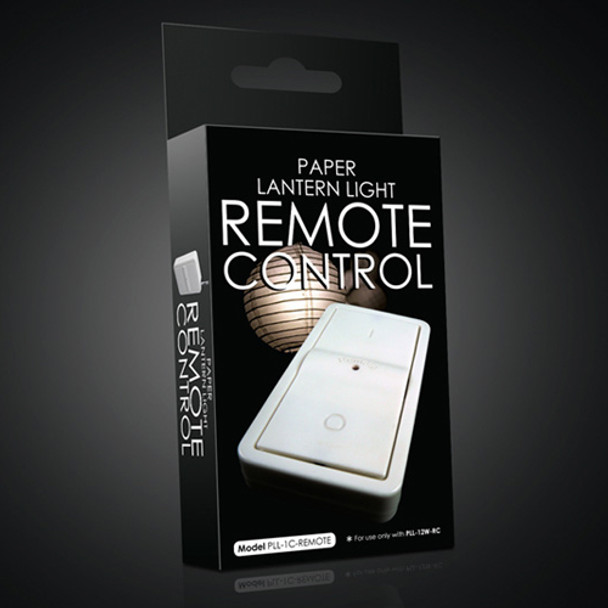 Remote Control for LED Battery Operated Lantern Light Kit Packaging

--

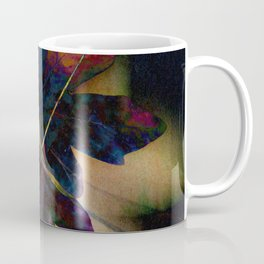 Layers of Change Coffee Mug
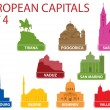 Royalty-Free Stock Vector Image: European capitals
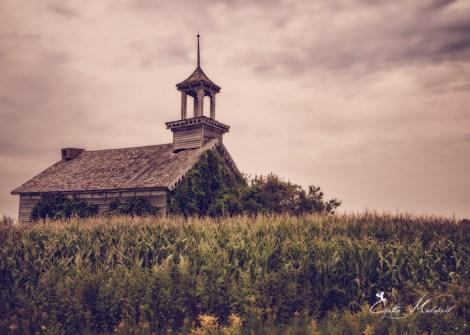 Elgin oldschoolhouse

...

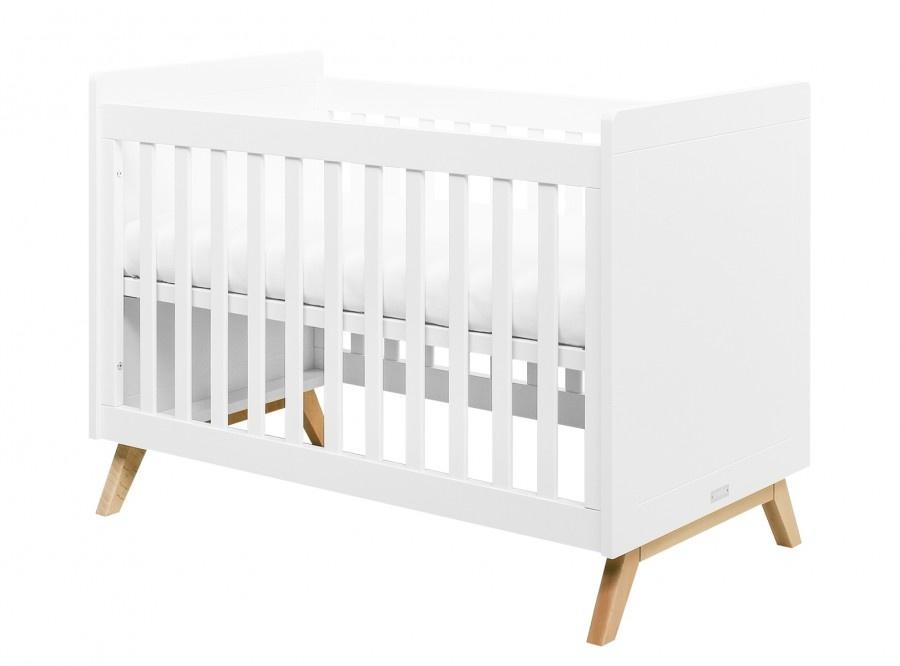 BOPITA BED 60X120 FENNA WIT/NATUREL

■ WHAT IS EXPECTED:
In the listing above, find the line with "Layers of Change Coffee Mug" and the line with "Elgin oldschoolhouse". Transcribe those two and everything between, exactly, leaving out pictures.

■ EXERCISE OUTPUT:
 Layers of Change Coffee Mug
 Royalty-Free Stock Vector Image: European capitals
 Elgin oldschoolhouse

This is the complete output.